**ИСХОДНЫЙ ТЕКСТ**
==============================

Когда я подъехала к дому и зашла за решетку — у нас элитный дом, [во двор] просто так не попадешь, — за мной следом пошли полицейские и говорят: «Пройдемте. 20 минут — и вас отпустят». Я говорю им: «Поднимемся на этаж, я выпью таблетки, — мне по онкологии надо их пить, — и я с вами пройду, от меня отдел полиции недалеко». Полицейский, на повышенных тонах: «Нет, садись в машину». Я отвечаю: «Я в машину не сяду».
Полицейский схватил меня, начал выкручивать руки, щипать, но я ни под каким соусом не села в машину. Мы пошли в отдел полиции № 8 пешком, я и двое полицейских. В участке на протяжении шести часов на меня не составляли протокол. Никаких дезинфицирующих средств и масок не было. Мне говорили: «Вы же не болеете, нас не заразите». И все это с хихи-хаха.
Я сказала, что мне плохо, вызвали скорую. В антисанитарных условиях [отдела полиции] я постелила шарф, легла. Мне померили давление, оно было 180. Мне предложили госпитализацию [но я отказалась]. Я говорю [полицейским]: «Дайте мне [бумагу] на руки, когда приходить на суд. Я пойду: я не экстремистка, не воровка, не алкашка».
Полицейские бесконечно звонили, в разговоре слышалось: арестная, арестная статья. Я стала задыхаться, мы вышли [из кабинета]. Когда я выходила, в актовый зал [отдела полиции] привели трех пьяных мужчин. Один из них встал и что-то резкое [полицейским] сказал — к нему подошел полицай, настоящий гоблин, и так схватил его, что рука или нога у него наверняка сломана.
Подъехала [полицейская] машина, я там еще минут сорок просидела, у меня начали замерзать руки-ноги. Увезли меня в спецприемник, а я без лекарств. Там я еще сутки отлежала, там ко мне отнеслись нормально: видимо, один из сотрудников там медик, мерили мне давление. Потом пришла прокурор. Прокурору я рассказала об антисанитарных условиях, отсутствии горячей воды. Мне есть нельзя было — у меня такая [лечебная] процедура была по онкологии. В обед только какую-то вермишель у них съела, чтобы до утра дожить. На следующие сутки родственники лекарства принесли, хотя я им не звонила.

==============================

**ПРЕДОСТАВЛЕННЫЕ ДАННЫЕ**
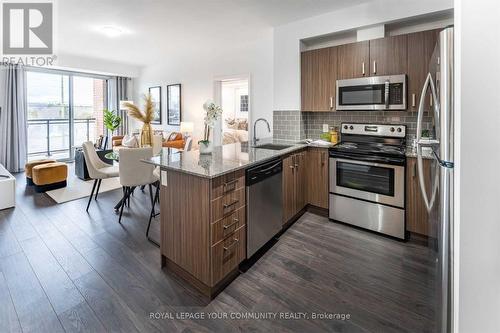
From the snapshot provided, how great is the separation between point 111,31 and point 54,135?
172 inches

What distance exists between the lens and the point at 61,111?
7.27 meters

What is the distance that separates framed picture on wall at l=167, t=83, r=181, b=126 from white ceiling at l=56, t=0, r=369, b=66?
1.33m

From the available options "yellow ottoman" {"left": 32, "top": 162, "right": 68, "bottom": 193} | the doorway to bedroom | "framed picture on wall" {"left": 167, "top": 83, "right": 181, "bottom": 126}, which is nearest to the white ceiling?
"framed picture on wall" {"left": 167, "top": 83, "right": 181, "bottom": 126}

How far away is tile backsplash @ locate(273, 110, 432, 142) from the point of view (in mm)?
3426

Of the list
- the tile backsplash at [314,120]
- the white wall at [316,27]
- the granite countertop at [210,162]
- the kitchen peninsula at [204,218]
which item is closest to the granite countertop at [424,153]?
the tile backsplash at [314,120]

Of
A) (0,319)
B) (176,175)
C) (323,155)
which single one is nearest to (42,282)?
(0,319)

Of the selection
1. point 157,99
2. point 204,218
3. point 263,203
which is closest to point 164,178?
point 204,218

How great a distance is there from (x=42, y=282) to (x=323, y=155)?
122 inches

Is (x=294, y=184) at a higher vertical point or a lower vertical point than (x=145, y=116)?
lower

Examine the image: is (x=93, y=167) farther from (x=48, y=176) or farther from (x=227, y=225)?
(x=227, y=225)

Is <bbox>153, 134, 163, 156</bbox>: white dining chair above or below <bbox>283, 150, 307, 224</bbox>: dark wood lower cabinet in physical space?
above

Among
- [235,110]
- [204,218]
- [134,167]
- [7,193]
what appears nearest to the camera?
[204,218]

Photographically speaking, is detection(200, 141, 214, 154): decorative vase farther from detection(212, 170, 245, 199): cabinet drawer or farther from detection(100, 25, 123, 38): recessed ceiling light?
detection(100, 25, 123, 38): recessed ceiling light

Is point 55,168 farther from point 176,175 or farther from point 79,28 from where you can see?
point 176,175
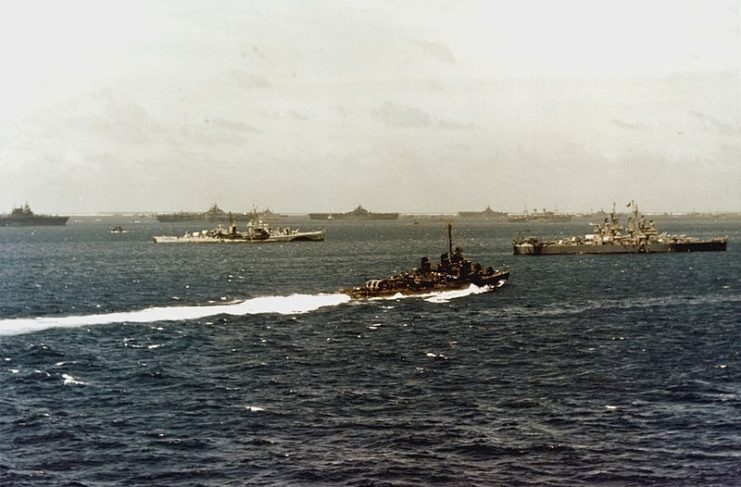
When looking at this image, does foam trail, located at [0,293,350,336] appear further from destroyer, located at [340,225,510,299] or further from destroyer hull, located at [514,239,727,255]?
destroyer hull, located at [514,239,727,255]

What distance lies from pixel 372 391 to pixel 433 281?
54681 mm

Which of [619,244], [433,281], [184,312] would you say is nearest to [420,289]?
[433,281]

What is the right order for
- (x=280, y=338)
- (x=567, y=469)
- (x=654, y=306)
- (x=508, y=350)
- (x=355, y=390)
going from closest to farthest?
(x=567, y=469) → (x=355, y=390) → (x=508, y=350) → (x=280, y=338) → (x=654, y=306)

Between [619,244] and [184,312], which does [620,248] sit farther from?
[184,312]

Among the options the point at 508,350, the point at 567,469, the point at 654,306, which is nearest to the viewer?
the point at 567,469

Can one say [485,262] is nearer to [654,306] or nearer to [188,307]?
[654,306]

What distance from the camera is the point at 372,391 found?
47031mm

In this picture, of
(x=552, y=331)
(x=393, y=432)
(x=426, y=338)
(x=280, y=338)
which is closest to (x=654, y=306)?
(x=552, y=331)

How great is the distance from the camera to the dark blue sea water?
1336 inches

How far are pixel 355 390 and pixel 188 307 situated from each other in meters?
45.3

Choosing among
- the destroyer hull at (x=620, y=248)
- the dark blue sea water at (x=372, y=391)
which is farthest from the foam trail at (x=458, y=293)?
the destroyer hull at (x=620, y=248)

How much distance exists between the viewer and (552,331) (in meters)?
69.9

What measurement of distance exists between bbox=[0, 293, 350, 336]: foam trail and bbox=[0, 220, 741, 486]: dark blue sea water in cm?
45

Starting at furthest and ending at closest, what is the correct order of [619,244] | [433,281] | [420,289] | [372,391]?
[619,244]
[433,281]
[420,289]
[372,391]
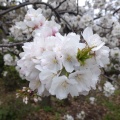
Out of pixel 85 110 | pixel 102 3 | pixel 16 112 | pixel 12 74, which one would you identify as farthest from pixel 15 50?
pixel 12 74

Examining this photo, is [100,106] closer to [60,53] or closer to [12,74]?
[12,74]

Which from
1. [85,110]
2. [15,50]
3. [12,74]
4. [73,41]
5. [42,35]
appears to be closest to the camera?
[73,41]

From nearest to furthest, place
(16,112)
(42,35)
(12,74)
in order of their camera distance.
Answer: (42,35), (16,112), (12,74)

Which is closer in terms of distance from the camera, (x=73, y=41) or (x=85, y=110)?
(x=73, y=41)

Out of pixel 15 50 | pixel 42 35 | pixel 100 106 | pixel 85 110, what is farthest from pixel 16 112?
pixel 42 35

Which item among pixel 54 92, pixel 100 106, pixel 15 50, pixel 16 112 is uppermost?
pixel 54 92

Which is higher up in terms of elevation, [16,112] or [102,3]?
[102,3]

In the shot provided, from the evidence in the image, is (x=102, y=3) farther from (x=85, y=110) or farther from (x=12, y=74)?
(x=12, y=74)
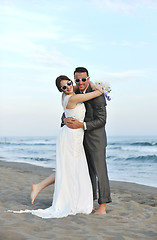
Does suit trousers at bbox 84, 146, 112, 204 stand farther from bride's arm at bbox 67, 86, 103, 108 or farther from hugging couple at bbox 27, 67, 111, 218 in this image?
bride's arm at bbox 67, 86, 103, 108

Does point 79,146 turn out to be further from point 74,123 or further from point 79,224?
point 79,224

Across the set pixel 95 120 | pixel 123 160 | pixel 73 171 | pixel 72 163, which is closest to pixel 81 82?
pixel 95 120

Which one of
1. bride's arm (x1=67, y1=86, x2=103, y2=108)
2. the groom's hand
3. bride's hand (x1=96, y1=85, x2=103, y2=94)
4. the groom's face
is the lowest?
the groom's hand

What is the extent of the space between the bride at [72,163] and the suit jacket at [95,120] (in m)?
0.11

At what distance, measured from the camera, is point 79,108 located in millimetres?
4211

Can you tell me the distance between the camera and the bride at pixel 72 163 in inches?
161

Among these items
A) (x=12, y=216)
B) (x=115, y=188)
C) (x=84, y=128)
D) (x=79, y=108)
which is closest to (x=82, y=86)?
(x=79, y=108)

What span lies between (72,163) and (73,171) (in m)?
0.11

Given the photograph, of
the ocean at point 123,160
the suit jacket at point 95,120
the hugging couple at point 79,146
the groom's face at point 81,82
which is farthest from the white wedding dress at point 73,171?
the ocean at point 123,160

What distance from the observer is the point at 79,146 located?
4.18m

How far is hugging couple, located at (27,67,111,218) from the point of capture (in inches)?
162

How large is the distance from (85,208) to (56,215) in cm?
45

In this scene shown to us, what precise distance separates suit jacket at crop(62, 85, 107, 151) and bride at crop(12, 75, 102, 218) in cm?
11

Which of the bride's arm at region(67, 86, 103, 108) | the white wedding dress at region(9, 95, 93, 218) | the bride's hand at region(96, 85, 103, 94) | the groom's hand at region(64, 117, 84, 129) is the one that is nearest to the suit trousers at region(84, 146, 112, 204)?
the white wedding dress at region(9, 95, 93, 218)
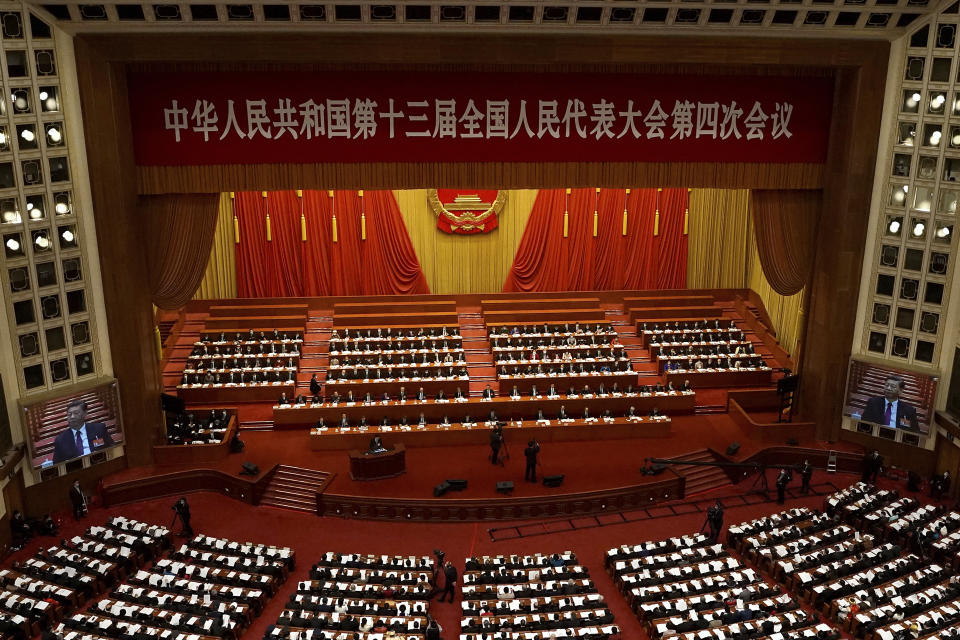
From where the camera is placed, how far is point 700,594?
10.6 metres

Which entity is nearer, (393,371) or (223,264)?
(393,371)

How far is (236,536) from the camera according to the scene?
41.4 ft

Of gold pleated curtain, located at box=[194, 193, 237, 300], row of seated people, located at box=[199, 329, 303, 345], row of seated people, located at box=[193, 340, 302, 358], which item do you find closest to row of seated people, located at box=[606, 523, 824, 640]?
row of seated people, located at box=[193, 340, 302, 358]

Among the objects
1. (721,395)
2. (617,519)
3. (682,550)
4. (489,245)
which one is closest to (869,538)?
(682,550)

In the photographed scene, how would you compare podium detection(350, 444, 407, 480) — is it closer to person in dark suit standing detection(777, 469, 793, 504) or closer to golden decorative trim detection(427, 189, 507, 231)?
person in dark suit standing detection(777, 469, 793, 504)

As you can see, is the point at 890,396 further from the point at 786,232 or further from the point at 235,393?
the point at 235,393

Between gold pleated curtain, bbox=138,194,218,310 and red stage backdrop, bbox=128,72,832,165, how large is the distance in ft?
2.35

==============================

**ЗАДАНИЯ ДЛЯ ВЫПОЛНЕНИЯ**
A. Выпишите без изменений фрагмент рассказа о задержании, начав со слов "Полицейский схватил меня, начал" и закончив словами "это с хихи-хаха.".
B. Объясните по рассказу о задержании, почему рассказчица просила полицейских сначала дать ей подняться на свой этаж.

**ОТВЕТЫ К ЗАДАНИЯМ**
A.
Полицейский схватил меня, начал выкручивать руки, щипать, но я ни под каким соусом не села в машину. Мы пошли в отдел полиции № 8 пешком, я и двое полицейских. В участке на протяжении шести часов на меня не составляли протокол. Никаких дезинфицирующих средств и масок не было. Мне говорили: «Вы же не болеете, нас не заразите». И все это с хихи-хаха.

B. Она хотела подняться, чтобы выпить таблетки, которые ей нужно принимать по онкологии. После этого она соглашалась пойти с полицейскими, так как отдел полиции находится недалеко от её дома.